Nevin Manimala Statistics

Ethnobotanical study of medicinal plants in Asagirt District, Northeastern Ethiopia

Trop Med Health. 2023 Jan 9;51(1):1. doi: 10.1186/s41182-023-00493-0.


BACKGROUND: The people in Ethiopia have developed their own specific knowledge to use, manage and conserve plant resources, giving traditional medicine its diverse nature. Documenting and investigating the traditional and cultural use of remedial plants is vital to extract bioactive chemicals and preserve plant species. This research was conducted with the aim of documenting ethnobotanical and associated knowledge on medicinal plants in Asagirt District, northeastern Ethiopia.

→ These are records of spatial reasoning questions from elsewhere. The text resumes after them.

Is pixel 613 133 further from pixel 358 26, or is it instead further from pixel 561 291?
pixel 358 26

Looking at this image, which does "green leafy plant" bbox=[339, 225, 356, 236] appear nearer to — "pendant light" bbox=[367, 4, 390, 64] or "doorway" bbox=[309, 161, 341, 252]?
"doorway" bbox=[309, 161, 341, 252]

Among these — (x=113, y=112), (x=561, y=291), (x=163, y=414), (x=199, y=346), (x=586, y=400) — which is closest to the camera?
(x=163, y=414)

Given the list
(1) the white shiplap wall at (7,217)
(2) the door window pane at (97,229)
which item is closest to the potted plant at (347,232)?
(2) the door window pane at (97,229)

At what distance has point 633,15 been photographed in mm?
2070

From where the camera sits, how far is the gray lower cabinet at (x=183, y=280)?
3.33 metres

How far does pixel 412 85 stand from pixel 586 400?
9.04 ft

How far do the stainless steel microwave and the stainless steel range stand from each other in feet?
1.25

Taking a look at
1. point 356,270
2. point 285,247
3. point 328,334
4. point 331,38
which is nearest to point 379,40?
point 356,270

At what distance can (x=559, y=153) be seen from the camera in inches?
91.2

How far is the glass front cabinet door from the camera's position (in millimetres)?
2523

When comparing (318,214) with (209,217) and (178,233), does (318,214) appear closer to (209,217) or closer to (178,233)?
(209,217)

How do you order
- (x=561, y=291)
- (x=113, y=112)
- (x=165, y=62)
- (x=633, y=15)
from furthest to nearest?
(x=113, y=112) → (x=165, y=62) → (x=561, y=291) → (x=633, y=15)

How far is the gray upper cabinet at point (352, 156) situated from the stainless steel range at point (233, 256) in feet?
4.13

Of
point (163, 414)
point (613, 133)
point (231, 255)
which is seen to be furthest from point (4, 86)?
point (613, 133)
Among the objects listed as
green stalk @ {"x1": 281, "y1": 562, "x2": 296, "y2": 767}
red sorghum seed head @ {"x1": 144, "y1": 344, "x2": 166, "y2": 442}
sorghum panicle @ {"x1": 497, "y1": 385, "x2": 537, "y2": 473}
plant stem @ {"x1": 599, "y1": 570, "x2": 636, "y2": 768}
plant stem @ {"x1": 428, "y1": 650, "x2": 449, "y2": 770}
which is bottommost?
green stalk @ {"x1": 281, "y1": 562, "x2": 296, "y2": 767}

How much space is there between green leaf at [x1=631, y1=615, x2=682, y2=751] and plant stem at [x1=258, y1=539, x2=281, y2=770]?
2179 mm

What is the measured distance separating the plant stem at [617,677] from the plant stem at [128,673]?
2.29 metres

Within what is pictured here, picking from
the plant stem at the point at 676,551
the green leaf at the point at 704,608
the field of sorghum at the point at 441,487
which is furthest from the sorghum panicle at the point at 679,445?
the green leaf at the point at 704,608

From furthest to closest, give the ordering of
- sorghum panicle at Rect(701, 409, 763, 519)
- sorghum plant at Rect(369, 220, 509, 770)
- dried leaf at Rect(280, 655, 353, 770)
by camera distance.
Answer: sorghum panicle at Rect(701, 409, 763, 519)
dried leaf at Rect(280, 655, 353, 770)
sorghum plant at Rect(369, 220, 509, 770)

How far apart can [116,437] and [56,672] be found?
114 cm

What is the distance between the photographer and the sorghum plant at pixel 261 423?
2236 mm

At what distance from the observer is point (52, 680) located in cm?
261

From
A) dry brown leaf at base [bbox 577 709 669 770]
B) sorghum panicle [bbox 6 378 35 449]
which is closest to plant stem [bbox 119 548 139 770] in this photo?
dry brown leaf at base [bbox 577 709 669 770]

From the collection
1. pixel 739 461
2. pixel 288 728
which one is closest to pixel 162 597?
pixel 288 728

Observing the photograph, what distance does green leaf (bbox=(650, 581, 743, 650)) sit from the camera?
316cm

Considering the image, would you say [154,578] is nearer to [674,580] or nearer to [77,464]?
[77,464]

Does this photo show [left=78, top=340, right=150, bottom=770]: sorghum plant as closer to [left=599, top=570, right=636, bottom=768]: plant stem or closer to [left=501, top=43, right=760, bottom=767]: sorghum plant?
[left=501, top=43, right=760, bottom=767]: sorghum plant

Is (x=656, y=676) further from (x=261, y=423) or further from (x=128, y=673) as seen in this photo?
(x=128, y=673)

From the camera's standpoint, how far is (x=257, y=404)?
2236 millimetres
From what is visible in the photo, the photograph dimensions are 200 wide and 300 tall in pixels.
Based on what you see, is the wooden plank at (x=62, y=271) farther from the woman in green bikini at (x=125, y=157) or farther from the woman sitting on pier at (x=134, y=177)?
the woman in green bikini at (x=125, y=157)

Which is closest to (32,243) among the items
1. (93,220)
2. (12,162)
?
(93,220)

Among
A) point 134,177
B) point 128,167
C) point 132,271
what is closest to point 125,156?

METHODOLOGY: The study was conducted from September 27, 2018, to April 9, 2019. A total of 367 informants (244 males and 123 females) were involved in the interviews. General informants (n = 349) were randomly selected, whereas key informants (n = 18) were selected purposively. Data were collected by using semistructured interviews, group discussions and guided field walks. We performed direct matrix ranking and preference ranking, and calculated the fidelity level and informant consensus factor (ICF). Descriptive statistics, including analysis of variance (ANOVA) and independent sample t-test were used to analyse the data.

RESULTS: Overall, 103 medicinal plant species belonging to 96 genera under 45 plant families were recorded to be used by Asagirt people to alleviate different health problems. The species used to heal human diseases only were (64%, 66 species) followed by both livestock and human ailments (31%, 32 species) and livestock diseases only (5%, 5 species). Asteraceae and Fabaceae were best-represented (10.7%, 11 species each). The most frequently used plant parts were leaves (28%, 29 species), followed by seeds (16%, 17 species). The most important method of herbal remedy preparation was crushing (20.4%, 21 species). The common route of administration was oral (46.6%, 48 species), followed by dermal (22.3%, 23 species). Febrile illness, fever, headache, amoebiasis, typhoid and diarrhoea ailment categories had the highest ICF value (0.99). Ocimum lamiifolium Hochst. ex Benth. scored the maximum fidelity level value (98%).

CONCLUSION: Asagirt District is comparatively rich in medicinal plants and their associated knowledge. However, firewood collection, construction, the expansion of agricultural activities and timber production are the major challenges to medicinal plants. Hence, joint management with the people in Asagirt District in overall medicinal plant conservation would save medicinal plant resources.